La campanella che risuonerà il prossimo lunedì nei corridoi dell’I.I.S.S. “Augusto Righi” di Cerignola segnerà l’inizio di un anno scolastico che apre un nuovo itinerario formativo in via Antonietta Rosati. Com’è ormai noto, ed anticipato a lanotiziaweb.it lo scorso febbraio, l’Istituto retto dal Dirigente Scolastico Maria Rosaria Albanese ha ricevuto l’autorizzazione da parte del MIUR a dar luogo al percorso didattico sperimentale che consentirà ai nuovi iscritti di concludere il ciclo di studi secondari superiori in quattro anni. L’indirizzo designato è quello del Liceo Scientifico Opzione Scienze Applicate, un curricolo che, oltre alle discipline per sé previste, verrà arricchito da nuovi ambiti di studio e ricerca come “Educazione alla legalità” e “Educazione ai sani comportamenti alimentari”. Una sola sarà la classe ad intraprendere l’innovativo percorso, così come avviene per ogni Istituto ammesso alla sperimentazione dopo autorizzazione del Ministero.

In vista dell’Open Day, fissato per venerdì 14 settembre a partire dalle 9.00, nel quale la comunità scolastica del “Righi” aprirà le sue porte, con i docenti delle classi prime pronti ad accogliere alunni e genitori, abbiamo incontrato la dottoressa Maria Rosaria Albanese. «Il quadriennale del ‘Righi’ ci mette nelle condizioni di nutrire almeno due aspettative – afferma il Dirigente Scolastico a lanotiziaweb.it -. La prima è rivolta all’utenza perché noi, attraverso questo percorso, ci aspettiamo di avere come profilo di uscita uno studente che abbia fatto un cammino innovativo di apprendimento. Collocheremo questi ragazzi in un nuovo contesto ambientale, dove abbiamo già sperimentato una flipped classroom (classe con approccio metodologico ribaltato rispetto al tradizionale apprendimento frontale, ndr) fino allo scorso anno scolastico. Nutriamo, poi, anche aspettative sotto il profilo scolastico. Ci aspettiamo la messa a punto di un modello operativo sul piano della didattica altrettanto innovativo. I docenti che sono stati assegnati a questa classe sperimentale – prosegue il Dirigente – hanno tutti svolto un percorso formativo interno».

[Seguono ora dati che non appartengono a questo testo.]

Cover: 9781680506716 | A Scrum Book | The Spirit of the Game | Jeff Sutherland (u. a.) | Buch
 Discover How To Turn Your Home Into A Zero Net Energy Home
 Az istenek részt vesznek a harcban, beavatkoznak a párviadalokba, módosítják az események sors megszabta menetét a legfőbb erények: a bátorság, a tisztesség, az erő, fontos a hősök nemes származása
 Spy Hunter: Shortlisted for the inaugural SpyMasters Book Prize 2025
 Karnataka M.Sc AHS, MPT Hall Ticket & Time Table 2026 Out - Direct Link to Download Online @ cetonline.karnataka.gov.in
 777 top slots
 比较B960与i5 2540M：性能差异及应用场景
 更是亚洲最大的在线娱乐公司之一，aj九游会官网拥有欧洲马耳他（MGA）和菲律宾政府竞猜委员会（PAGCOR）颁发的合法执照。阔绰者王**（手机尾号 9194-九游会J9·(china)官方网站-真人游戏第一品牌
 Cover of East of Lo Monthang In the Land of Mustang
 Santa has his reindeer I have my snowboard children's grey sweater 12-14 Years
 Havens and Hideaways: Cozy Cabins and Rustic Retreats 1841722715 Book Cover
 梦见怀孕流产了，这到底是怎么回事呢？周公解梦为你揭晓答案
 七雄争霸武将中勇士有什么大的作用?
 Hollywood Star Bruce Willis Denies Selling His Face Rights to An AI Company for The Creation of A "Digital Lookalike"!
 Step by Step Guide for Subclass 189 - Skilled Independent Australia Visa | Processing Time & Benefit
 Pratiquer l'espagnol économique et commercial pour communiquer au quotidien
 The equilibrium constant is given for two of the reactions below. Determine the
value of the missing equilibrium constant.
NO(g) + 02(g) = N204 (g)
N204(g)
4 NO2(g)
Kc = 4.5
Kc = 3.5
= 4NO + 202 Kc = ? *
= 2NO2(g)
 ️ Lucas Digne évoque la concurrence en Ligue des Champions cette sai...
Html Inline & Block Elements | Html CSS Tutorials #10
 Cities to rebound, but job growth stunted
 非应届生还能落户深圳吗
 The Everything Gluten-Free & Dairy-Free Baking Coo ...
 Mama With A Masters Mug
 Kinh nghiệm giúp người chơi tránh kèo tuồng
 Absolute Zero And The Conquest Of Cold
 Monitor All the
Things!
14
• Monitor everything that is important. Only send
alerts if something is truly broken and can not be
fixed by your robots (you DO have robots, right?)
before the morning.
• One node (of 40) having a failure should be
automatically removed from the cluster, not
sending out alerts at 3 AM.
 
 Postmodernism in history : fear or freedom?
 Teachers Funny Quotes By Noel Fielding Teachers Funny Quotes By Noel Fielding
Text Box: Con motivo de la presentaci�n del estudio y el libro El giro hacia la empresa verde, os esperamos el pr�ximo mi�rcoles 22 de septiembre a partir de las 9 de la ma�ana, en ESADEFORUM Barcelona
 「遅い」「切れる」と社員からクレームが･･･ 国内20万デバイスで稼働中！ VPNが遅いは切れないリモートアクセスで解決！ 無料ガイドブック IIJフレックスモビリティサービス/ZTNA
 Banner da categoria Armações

Il percorso sperimentale prossimo al via sarà fortemente incentrato sulla digitalizzazione, con gli alunni che verranno forniti di tablet. Un altro tassello, questo, che va a costruire un itinerario che mira a rafforzare nello studente competenze nelle materie scientifico-matematico-informatiche, il cuore del curricolo del Liceo delle Scienze Applicate. «La didattica del quadriennale sarà incentrata sull’interdisciplinarità – tiene a sottolineare la dott.ssa Albanese – perché i saperi devono interconnettersi: ai ragazzi dovrà arrivare questo messaggio. A partire dal secondo anno sono previste delle codocenze». Il liceo quadriennale rappresenta una novità di indubbia portata davanti alla quale, però, non è mancato chi ha storto il naso, pensando che ciò possa essere motivo di riduzione del personale. Il Dirigente Scolastico del “Righi” ha voluto esprimersi anche in questo senso: «Io ritengo che possa rappresentare un’opportunità che permette alla didattica ed ai docenti di innovarsi. La scuola deve lavorare per formare un’utenza pronta ad uscirne con delle competenze da spendere, capace di affrontare in modo flessibile il mondo del lavoro di oggi, che non è rigido. Il percorso di istruzione deve essere, quindi, altrettanto flessibile».

Il liceo quadriennale va ad aggiungersi ad un’offerta nella quale sono presenti altri quattro indirizzi: Informatica, Elettronica, Biotecnologie sanitarie e Liceo Scienze Applicate Quinquennale. L’Istituto “Righi” di Cerignola, quindi, amplia le proprie opportunità di formazione con l’obiettivo di porle sempre più al servizio di Cerignola e del territorio intercomunale.